Groep 8a speelt een quiz over de geleerde taal- en spellingsdoelen

 

Deze week hebben de leerlingen van groep 8a de aangeleerde taal- en spellingsdoelen van de afgelopen periode toegepast tijdens de grote taal- en spellingquiz.

De volgende doelen kwamen aan bod:

– Woorden met verschillende spellingscategorieën correct schrijven;

– Aan drie achtervoegsels het juiste voorvoegsel plakken;

– Opschrijven of een woord met een korte of lange klank geschreven moet worden.

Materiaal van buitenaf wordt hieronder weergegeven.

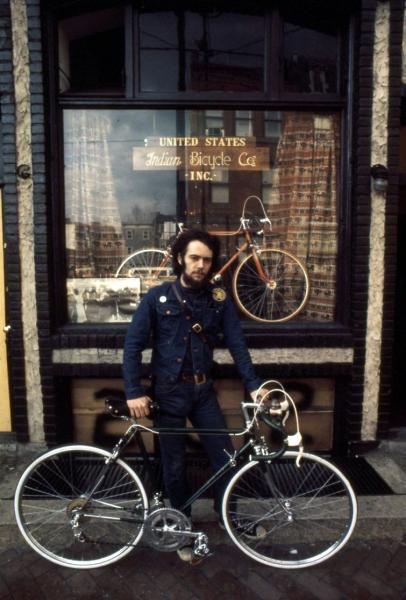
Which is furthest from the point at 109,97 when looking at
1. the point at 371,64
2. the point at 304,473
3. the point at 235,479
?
the point at 304,473

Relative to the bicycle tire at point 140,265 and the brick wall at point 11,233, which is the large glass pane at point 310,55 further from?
the brick wall at point 11,233

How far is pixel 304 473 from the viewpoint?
4.25 m

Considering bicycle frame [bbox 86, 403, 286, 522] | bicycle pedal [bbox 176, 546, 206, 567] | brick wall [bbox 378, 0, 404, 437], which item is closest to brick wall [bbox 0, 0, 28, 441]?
bicycle frame [bbox 86, 403, 286, 522]

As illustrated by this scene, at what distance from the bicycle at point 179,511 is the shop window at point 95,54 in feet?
10.6

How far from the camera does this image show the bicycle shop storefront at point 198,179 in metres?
4.57

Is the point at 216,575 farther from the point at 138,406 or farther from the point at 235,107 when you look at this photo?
the point at 235,107

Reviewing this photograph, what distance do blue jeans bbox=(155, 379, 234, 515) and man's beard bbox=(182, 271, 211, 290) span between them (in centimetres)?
65

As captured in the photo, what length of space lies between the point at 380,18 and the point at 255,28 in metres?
1.15

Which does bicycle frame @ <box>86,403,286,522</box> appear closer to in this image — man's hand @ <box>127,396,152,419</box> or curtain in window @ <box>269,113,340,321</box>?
man's hand @ <box>127,396,152,419</box>

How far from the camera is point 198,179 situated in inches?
188

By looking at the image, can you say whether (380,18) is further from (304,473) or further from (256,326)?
(304,473)

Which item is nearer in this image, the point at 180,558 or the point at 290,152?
the point at 180,558

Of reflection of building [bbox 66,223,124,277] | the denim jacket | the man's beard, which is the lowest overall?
the denim jacket

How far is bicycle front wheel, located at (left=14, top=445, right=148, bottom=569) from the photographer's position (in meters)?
3.08
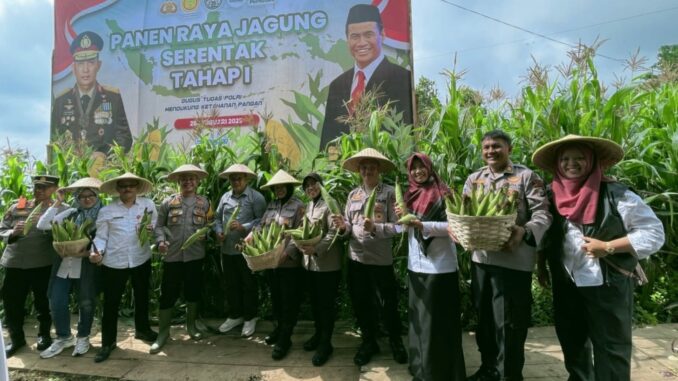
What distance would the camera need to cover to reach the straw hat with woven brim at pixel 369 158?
3.07 meters

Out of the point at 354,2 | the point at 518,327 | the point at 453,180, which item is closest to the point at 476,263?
the point at 518,327

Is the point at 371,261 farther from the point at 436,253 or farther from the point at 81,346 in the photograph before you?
the point at 81,346

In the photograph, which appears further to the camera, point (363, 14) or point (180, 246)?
point (363, 14)

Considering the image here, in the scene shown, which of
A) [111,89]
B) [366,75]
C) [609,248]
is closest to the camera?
[609,248]

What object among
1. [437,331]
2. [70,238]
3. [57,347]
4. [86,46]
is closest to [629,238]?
[437,331]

Tijdens deze quiz konden de leerlingen punten verdienen. Ook konden de andere groepjes punten afsnoepen als zij de vraag ook wisten en het juiste antwoord hadden opgeschreven. Halverwege de quiz konden de groepjes ook extra punten verdienen of punten kwijtraken in de dobbelronde. Tijdens deze ronde kregen de leerlingen twee dobbelstenen. Eén dobbelsteen met de getallen 1 t/m 9 en één dobbelsteen met een plus en min. De groepjes mochten zelf bepalen of zij wilden dobbelen. Als de leerlingen wilden dobbelen en er kwam een getal uit, moesten zij zelf uitrekenen hoeveel punten zij hadden. Dit kon een grote plussom worden of een som waaruit een negatief getal kwam.

De succescriteria waren als volgt:

– Ik weet wanneer ik een enkele of dubbele medeklinker moet schrijven.

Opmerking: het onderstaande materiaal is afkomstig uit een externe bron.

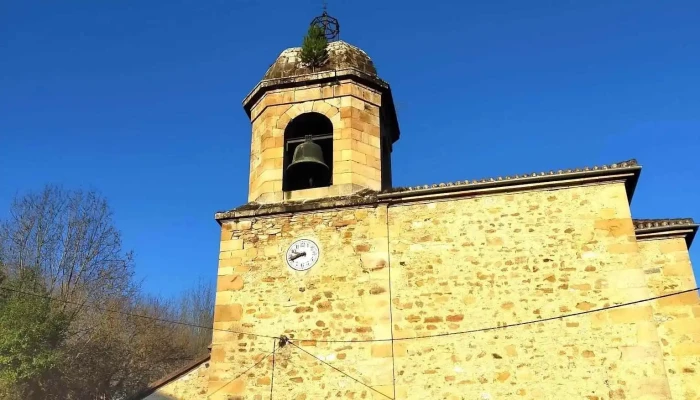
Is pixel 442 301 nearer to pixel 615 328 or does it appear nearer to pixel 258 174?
→ pixel 615 328

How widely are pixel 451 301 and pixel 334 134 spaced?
10.7 feet

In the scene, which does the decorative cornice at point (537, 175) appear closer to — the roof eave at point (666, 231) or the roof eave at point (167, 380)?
the roof eave at point (666, 231)

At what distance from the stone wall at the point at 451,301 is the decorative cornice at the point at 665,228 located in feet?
1.48

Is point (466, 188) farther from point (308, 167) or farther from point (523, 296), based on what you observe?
point (308, 167)

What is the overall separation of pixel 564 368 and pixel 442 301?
172 centimetres

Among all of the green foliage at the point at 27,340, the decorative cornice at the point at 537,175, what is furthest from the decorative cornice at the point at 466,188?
the green foliage at the point at 27,340

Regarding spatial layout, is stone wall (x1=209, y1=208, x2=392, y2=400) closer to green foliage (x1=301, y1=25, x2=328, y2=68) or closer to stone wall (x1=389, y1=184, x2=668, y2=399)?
stone wall (x1=389, y1=184, x2=668, y2=399)

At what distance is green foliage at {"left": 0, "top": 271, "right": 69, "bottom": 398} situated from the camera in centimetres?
1459

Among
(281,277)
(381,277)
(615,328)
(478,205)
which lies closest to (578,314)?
(615,328)

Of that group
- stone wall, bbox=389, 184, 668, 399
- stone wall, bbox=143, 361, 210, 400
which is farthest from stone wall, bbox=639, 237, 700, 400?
stone wall, bbox=143, 361, 210, 400

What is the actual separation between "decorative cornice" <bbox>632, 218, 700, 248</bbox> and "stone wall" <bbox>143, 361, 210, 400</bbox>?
6477 millimetres

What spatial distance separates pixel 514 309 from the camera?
805 cm

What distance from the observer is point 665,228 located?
28.1 ft

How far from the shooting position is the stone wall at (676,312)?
7793 mm
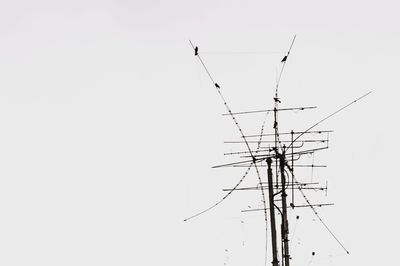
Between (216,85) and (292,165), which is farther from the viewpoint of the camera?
(292,165)

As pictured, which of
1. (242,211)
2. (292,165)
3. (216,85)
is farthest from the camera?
(292,165)

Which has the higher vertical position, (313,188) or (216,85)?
(216,85)

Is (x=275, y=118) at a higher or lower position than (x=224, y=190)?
higher

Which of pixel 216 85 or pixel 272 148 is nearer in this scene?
pixel 216 85

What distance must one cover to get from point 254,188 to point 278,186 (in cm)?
108

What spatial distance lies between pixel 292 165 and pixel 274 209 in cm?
189

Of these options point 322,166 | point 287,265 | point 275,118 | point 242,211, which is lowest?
point 287,265

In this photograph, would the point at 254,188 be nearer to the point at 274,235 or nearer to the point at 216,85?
the point at 274,235

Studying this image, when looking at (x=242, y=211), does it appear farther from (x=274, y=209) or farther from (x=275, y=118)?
(x=275, y=118)

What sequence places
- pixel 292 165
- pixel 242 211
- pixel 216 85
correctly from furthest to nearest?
pixel 292 165
pixel 242 211
pixel 216 85

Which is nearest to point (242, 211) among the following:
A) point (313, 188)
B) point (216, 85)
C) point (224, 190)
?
point (224, 190)

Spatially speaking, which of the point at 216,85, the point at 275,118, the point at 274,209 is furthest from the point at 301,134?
the point at 216,85

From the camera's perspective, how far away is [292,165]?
28922 millimetres

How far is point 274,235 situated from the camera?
90.5ft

– Ik weet wanneer ik een woord met een trema moet schrijven.

– Ik weet wanneer ik een woord met een c moet schrijven ook al hoor ik een s of k.

– Ik weet wanneer ik een woord met een b moet schrijven ook al hoor ik een p.

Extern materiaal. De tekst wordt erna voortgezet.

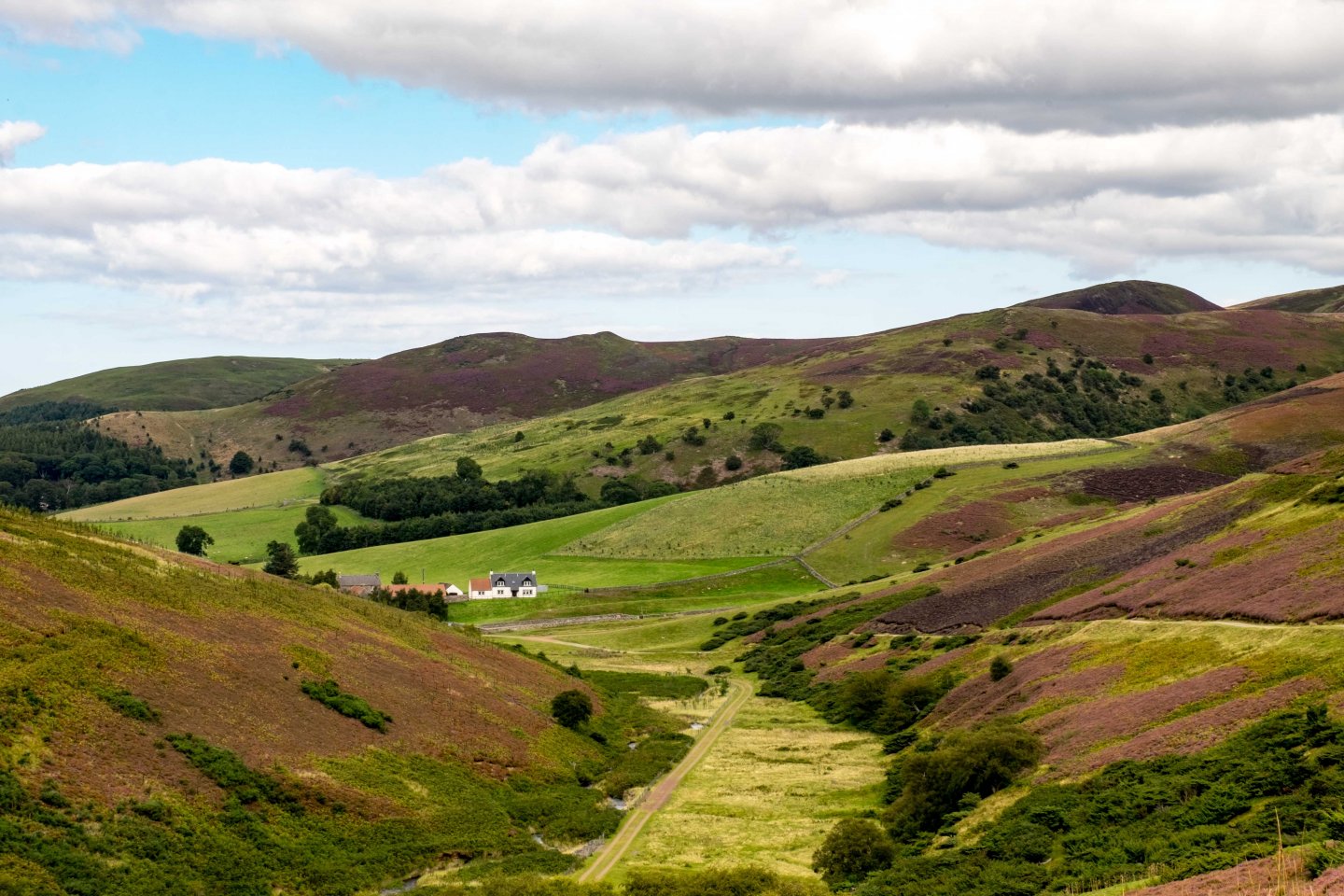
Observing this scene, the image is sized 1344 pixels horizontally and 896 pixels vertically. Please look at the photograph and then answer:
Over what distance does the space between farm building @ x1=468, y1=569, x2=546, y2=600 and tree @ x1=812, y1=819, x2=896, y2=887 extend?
322 feet

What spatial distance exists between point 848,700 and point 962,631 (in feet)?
45.4

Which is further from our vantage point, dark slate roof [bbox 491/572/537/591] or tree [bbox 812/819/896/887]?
dark slate roof [bbox 491/572/537/591]

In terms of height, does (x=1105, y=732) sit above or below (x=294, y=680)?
below

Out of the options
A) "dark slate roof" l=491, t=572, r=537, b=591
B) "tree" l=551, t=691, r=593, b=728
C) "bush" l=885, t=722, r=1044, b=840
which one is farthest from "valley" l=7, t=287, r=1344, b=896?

– Ik weet hoe ik een stoffelijk bijvoeglijk naamwoord moet schrijven.

– Ik weet wat een achtervoegsel is.

De punten zijn opgeschreven en worden meegenomen naar de volgende ronde van de quiz. De volgende ronde wordt volgende week gespeeld en dan worden de geleerde rekendoelen van de afgelopen periode toegepast.